DOI:10.1136/hrt.2005.085407
PMID:16449503
原文链接:https://pmc.ncbi.nlm.nih.gov/articles/PMC1861147/
Abstract

OBJECTIVES

To evaluate the outcome of pregnancy in women after Fontan palliation and to assess the occurrence of infertility and menstrual cycle disorders.

DESIGN AND PATIENTS

Two congenital heart disease registries were used to investigate 38 female patients who had undergone Fontan palliation (aged 18-45 years): atriopulmonary anastomosis (n = 23), atrioventricular connection (n = 5) and total cavopulmonary connection (n = 10).

RESULTS

Six women had 10 pregnancies, including five miscarriages (50%) and one aborted ectopic pregnancy. During the remaining four live-birth pregnancies clinically significant complications were encountered: New York Heart Association class deterioration; atrial fibrillation; gestational hypertension; premature rupture of membranes; premature delivery; fetal growth retardation and neonatal death.

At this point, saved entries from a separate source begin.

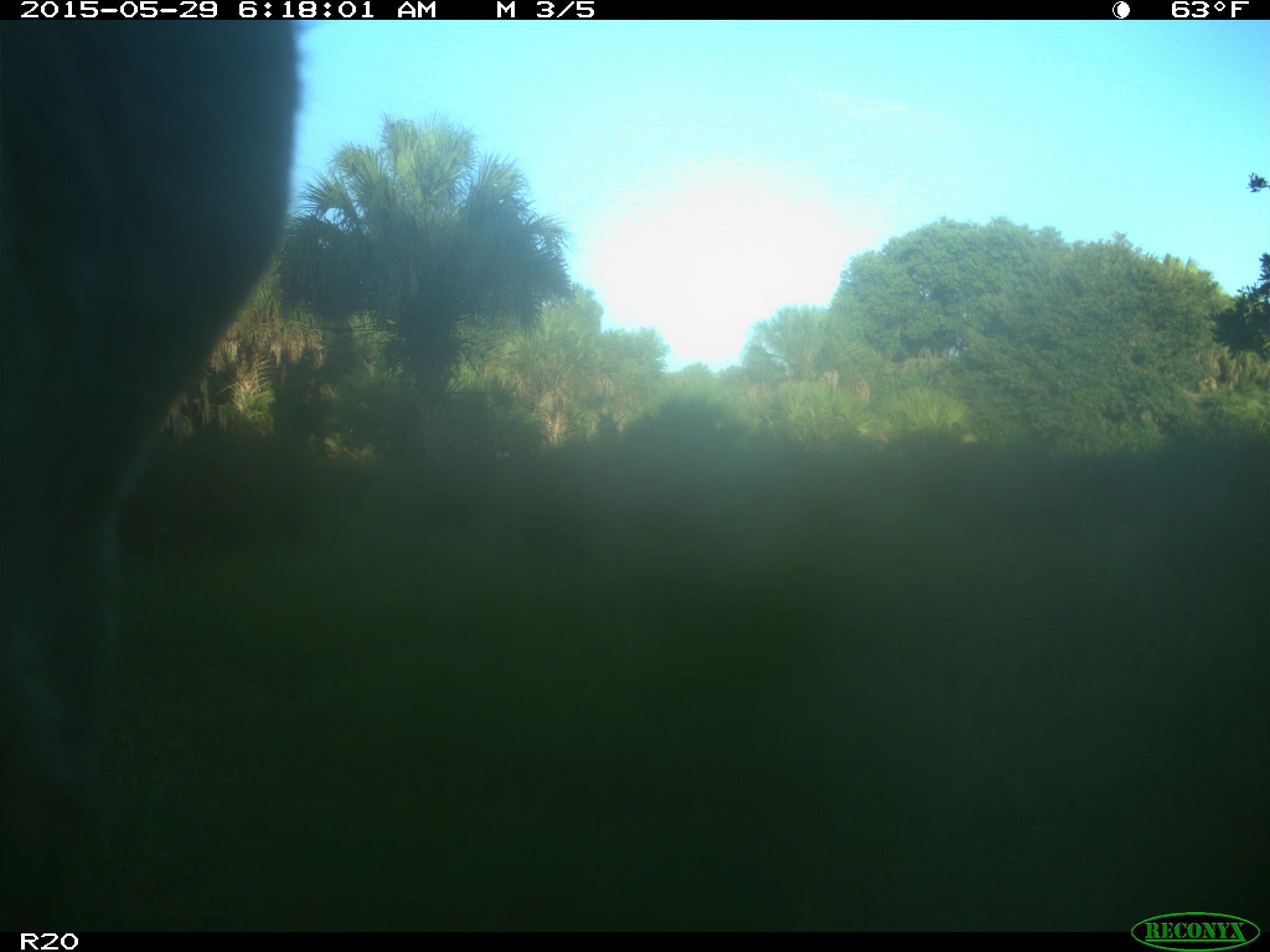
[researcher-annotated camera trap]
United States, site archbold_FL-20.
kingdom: Animalia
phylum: Chordata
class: Mammalia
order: Artiodactyla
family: Bovidae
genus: Bos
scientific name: Bos taurus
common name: domestic cow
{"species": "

Four of seven women who had attempted to become pregnant reported female infertility: non-specified secondary infertility (n = 2), uterus bicornis (n = 1) and related to endometriosis (n = 1). Moreover, several important menstrual cycle disorders were documented. In particular, the incidence of primary amenorrhoea was high (n = 15, 40%), which resulted in a significant increase in age at menarche (14.6 (SD 2.1) years, p < 0.0001, compared with the general population).

CONCLUSION

Women can successfully complete pregnancy after adequate Fontan palliation without important long-term sequelae, although it is often complicated by clinically significant (non-)cardiac events. In addition, subfertility or infertility and menstrual disorders were common.

摘要

目的

评估接受Fontan姑息手术的女性的妊娠结局,并评估不孕症和月经周期紊乱的发生率。

设计与患者

使用两个先天性心脏病登记处对38例接受Fontan姑息手术的女性患者(年龄18 - 45岁)进行调查:心房肺吻合术(n = 23)、房室连接术(n = 5)和全腔肺连接术(n = 10)。

结果

6名女性有10次妊娠,包括5次流产(50%)和1次异位妊娠流产。在其余4次活产妊娠中,出现了具有临床意义的并发症:纽约心脏协会心功能分级恶化;心房颤动;妊娠期高血压;胎膜早破;早产;胎儿生长受限和新生儿死亡。7名尝试怀孕的女性中有4名报告存在女性不孕症:未明确的继发性不孕症(n = 2)、双子宫(n = 1)和与子宫内膜异位症相关(n = 1)。此外,记录了几种重要的月经周期紊乱情况。特别是,原发性闭经的发生率很高(n = 15,40%),这导致初潮年龄显著增加(14.6(标准差2.1)岁,与一般人群相比,p < 0.0001)。

结论

女性在接受充分的Fontan姑息手术后可以成功完成妊娠,且无重要的长期后遗症,尽管妊娠常伴有具有临床意义的(非)心脏事件。此外,生育力低下或不育以及月经紊乱很常见。